### WHAT THIS TASK INVOLVES
Swap "nearest" for "closest" in the material, starting at the line containing "Give the correct sequence of" and ending at the last line of the material, and give those lines again with nothing else altered.

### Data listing
::::
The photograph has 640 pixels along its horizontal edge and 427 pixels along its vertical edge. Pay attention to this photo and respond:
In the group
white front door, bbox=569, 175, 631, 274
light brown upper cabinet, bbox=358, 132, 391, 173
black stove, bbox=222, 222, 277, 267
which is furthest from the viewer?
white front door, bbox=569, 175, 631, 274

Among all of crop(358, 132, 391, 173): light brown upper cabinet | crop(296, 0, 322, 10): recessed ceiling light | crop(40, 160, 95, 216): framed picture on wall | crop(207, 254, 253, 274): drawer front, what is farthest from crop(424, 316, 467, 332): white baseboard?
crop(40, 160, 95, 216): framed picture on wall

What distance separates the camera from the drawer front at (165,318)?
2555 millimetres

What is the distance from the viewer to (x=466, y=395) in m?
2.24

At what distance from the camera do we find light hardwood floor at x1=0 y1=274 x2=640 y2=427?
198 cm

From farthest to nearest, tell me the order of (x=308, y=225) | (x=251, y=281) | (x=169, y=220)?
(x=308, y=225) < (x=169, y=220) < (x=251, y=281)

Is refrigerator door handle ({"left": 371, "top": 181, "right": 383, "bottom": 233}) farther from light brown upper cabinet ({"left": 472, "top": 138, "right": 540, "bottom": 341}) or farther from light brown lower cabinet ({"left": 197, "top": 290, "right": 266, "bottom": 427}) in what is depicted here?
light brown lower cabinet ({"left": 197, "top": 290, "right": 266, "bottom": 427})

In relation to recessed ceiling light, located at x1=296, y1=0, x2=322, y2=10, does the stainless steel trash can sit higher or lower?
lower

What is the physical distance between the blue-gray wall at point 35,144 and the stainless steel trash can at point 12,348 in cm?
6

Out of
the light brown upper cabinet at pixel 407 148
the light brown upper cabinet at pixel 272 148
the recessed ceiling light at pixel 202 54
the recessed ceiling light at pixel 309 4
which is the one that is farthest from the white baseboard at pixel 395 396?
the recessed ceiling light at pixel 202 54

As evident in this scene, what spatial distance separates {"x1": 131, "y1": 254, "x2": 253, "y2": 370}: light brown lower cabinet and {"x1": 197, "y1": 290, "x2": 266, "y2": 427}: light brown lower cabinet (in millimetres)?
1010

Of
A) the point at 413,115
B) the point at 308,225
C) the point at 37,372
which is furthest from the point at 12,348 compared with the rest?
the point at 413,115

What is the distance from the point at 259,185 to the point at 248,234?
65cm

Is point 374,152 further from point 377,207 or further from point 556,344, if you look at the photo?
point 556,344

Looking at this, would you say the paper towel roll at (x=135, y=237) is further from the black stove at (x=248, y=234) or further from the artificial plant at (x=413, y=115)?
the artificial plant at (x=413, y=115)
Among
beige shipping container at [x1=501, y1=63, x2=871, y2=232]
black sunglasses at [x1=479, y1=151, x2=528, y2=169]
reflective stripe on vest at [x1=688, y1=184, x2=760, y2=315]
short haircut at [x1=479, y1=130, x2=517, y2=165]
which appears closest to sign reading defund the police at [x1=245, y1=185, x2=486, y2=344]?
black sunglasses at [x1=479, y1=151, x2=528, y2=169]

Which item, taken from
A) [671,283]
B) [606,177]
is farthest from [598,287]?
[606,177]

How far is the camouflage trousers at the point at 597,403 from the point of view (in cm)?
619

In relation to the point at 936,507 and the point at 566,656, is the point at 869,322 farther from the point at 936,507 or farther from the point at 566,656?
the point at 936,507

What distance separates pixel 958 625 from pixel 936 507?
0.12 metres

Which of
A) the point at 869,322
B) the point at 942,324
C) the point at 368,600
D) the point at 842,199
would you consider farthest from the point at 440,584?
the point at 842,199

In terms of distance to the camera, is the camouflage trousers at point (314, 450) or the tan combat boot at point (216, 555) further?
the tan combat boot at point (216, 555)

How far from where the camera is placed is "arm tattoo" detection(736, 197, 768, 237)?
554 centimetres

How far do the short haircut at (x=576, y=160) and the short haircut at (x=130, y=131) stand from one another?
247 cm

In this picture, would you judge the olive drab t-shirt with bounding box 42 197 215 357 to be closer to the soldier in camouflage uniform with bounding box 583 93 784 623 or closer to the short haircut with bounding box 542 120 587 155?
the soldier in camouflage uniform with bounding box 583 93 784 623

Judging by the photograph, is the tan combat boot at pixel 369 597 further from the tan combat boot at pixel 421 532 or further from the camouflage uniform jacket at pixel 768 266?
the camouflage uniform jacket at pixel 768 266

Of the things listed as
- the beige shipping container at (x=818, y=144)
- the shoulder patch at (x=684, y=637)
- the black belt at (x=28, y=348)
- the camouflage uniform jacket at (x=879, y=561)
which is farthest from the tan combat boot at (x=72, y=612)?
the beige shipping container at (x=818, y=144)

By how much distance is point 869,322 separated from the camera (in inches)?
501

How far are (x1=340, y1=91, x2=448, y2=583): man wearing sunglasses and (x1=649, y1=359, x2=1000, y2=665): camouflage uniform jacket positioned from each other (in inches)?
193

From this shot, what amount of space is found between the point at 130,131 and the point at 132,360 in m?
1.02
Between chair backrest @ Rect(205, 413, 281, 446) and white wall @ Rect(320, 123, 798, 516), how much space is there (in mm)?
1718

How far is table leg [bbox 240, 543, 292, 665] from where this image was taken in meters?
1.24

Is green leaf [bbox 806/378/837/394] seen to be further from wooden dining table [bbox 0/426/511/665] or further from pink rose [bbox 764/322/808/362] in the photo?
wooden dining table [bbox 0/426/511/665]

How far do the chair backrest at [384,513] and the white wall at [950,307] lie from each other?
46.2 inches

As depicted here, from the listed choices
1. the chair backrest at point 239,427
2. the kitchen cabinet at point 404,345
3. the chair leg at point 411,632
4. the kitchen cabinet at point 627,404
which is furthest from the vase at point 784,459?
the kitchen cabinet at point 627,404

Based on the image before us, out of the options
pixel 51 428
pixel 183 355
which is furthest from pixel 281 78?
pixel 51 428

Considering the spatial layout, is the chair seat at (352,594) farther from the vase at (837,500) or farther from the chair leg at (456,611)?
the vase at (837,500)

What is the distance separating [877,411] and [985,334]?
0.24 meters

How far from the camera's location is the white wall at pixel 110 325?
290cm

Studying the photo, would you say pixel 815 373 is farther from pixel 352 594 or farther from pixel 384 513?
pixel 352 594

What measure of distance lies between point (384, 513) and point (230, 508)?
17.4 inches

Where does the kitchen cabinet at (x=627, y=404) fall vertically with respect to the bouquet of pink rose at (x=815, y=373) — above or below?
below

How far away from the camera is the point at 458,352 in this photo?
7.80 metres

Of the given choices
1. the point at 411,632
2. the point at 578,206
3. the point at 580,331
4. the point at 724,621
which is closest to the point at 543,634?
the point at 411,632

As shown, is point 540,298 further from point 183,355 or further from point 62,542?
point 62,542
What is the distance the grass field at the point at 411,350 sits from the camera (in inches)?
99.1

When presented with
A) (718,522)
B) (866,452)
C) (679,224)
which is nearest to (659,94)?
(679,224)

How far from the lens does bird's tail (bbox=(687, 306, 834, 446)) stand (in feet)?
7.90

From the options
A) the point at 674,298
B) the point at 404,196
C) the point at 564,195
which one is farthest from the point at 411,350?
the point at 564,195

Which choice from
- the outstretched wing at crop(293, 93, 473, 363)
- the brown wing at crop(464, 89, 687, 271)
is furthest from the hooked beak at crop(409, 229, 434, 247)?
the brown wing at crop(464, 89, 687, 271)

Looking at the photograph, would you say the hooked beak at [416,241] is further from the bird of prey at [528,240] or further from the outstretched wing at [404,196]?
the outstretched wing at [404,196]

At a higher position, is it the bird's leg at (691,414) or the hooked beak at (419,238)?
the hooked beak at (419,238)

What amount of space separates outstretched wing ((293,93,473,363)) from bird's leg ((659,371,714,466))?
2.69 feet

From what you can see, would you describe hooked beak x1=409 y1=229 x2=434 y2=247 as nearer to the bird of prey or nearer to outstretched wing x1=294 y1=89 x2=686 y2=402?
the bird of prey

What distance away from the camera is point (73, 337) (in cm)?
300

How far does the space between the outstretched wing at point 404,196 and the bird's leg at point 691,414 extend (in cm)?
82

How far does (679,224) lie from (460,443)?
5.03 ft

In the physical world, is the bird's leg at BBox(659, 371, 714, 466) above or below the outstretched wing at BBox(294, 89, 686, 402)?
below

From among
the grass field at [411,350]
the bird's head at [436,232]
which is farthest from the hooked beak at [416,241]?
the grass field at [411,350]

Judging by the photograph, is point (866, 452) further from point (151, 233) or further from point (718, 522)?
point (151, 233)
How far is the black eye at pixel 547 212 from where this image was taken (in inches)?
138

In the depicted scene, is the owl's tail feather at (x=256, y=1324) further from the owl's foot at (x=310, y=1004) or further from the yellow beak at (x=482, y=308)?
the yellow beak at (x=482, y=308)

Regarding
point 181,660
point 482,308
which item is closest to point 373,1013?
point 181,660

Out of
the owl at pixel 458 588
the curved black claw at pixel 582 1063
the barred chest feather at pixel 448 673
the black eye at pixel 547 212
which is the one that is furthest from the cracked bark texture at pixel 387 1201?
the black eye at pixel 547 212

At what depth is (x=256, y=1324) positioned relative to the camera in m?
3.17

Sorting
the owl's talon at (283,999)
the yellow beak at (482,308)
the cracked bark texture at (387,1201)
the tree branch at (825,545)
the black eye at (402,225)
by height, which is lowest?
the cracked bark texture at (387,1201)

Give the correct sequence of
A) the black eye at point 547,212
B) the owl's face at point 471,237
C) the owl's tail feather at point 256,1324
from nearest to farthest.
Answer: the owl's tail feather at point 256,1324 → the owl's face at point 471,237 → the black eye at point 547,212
::::
### RESPONSE BELOW
Give the correct sequence of
A) the black eye at point 547,212
B) the owl's face at point 471,237
C) the owl's tail feather at point 256,1324
from closest to farthest.
Answer: the owl's tail feather at point 256,1324 → the owl's face at point 471,237 → the black eye at point 547,212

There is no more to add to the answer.